Eight years ago, I served as President Bill Clinton's chief of staff when our administration faced a similar dilemma. Slobodan Milosevic had launched a campaign of murder and ethnic cleansing in Kosovo that had to be stopped. Then, as now, Russia stood in the way of proceeding through the preferred means of a Security Council resolution. But working with our European allies and through NATO, we found the will and international legitimacy to act.

The ensuing war reversed the ethnic cleansing and returned hundreds of thousands of Kosovars to their homes.

At the end of the war, after extensive bloodshed, Kosovo's leaders made a commitment to the Kosovar people and the world that must have been difficult. They pledged to move beyond their troubled past and create an independent nation of Kosovars that protects the rights of all citizens and respects the rule of law.

Two years ago, with support and encouragement from the international community, leaders of all of Kosovo's leading parties put their differences aside and formed a "unity team" to undertake 14 months of good-faith negotiations on Kosovo's status under the mediation of a U.N. special envoy, former Finnish president Martti Ahtisaari.
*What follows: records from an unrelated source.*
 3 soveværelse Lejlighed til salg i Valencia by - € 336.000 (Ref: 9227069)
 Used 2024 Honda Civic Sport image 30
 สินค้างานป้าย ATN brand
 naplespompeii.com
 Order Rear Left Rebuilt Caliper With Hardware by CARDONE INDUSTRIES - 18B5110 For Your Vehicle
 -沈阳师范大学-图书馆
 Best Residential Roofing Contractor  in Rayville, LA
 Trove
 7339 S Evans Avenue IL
Imagine George W. Bush, Nancy Pelosi, Harry Reid, John McCain and Hillary Clinton sticking to negotiations for 14 months, including making many difficult concessions, to accomplish something like what these Kosovar leaders accomplished -- putting their country on the path to independence from Serbia and integration into Europe.

At the end of the 14 months, Ahtisaari concluded that "the time has come to resolve Kosovo's status" and "the only viable option for Kosovo is independence, to be supervised for an initial period by the international community." The Ahtisaari plan includes strong protections for Kosovo's non-Albanian communities and their religious and cultural heritage. The United States, Britain, France, Italy, the foreign ministers of the European Union and the U.N. secretary general all have stated their support for the Ahtisaari plan and for an independent Kosovo. Yet Russia still stands in the way.
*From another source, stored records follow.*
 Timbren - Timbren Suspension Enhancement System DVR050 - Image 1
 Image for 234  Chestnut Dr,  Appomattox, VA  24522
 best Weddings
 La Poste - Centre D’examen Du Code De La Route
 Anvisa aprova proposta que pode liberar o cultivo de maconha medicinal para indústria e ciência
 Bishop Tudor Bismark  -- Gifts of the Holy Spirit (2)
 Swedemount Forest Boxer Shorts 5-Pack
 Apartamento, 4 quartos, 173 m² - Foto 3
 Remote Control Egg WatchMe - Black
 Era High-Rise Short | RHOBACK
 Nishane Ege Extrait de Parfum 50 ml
The process cannot continue to drift indefinitely. As in 1999, a way forward must be found.

The uncertainty of Kosovo's status endangers regional stability and is unfair to the Kosovar people. The international community must set forth a clear, transparent, legitimate and timely diplomatic process that will resolve Kosovo's status by a date certain.

Fortunately, the United States has played a constructive role in moving the diplomatic process forward and in counseling Kosovo's leaders and people to realize their dream of independence.

As someone who has leveled a fair share of criticism toward the Bush administration's efforts at nation-building in Iraq and around the globe, I have to commend its steady hand in exposing Russian intransigence and in laying the groundwork for international recognition of Kosovo's independence if Russian obstinacy persists.

The administration and our key European allies have agreed to one final round of good-faith negotiations between Serbia and Kosovo, to take no longer than 120 days. This week's meetings are expected to lay the groundwork for those talks. It is clear that after those talks conclude, the United States is prepared to recognize an independent Kosovo. The question is whether European governments will follow suit. To do otherwise is to risk a replay of the Balkan chaos of the early 1990s.

I recently visited Kosovo, and I think it is fair to say that the patience of the Kosovar people has worn thin. But their fortitude and their commitment to an independent Kosovo that respects the rights of all its citizens is unwavering.

Kosovo's leaders have done the preliminary work required to implement the Ahtisaari plan and have committed their country to the highest global standards of human rights. They have fulfilled their commitments and obligations to the international community on the question of status.

It is time for the international community to fulfill its obligations and help complete the process that will create a country not of Kosovar Albanians or Kosovar Serbs, but a new nation for all Kosovars.

John Podesta, president of the Center for American Progress.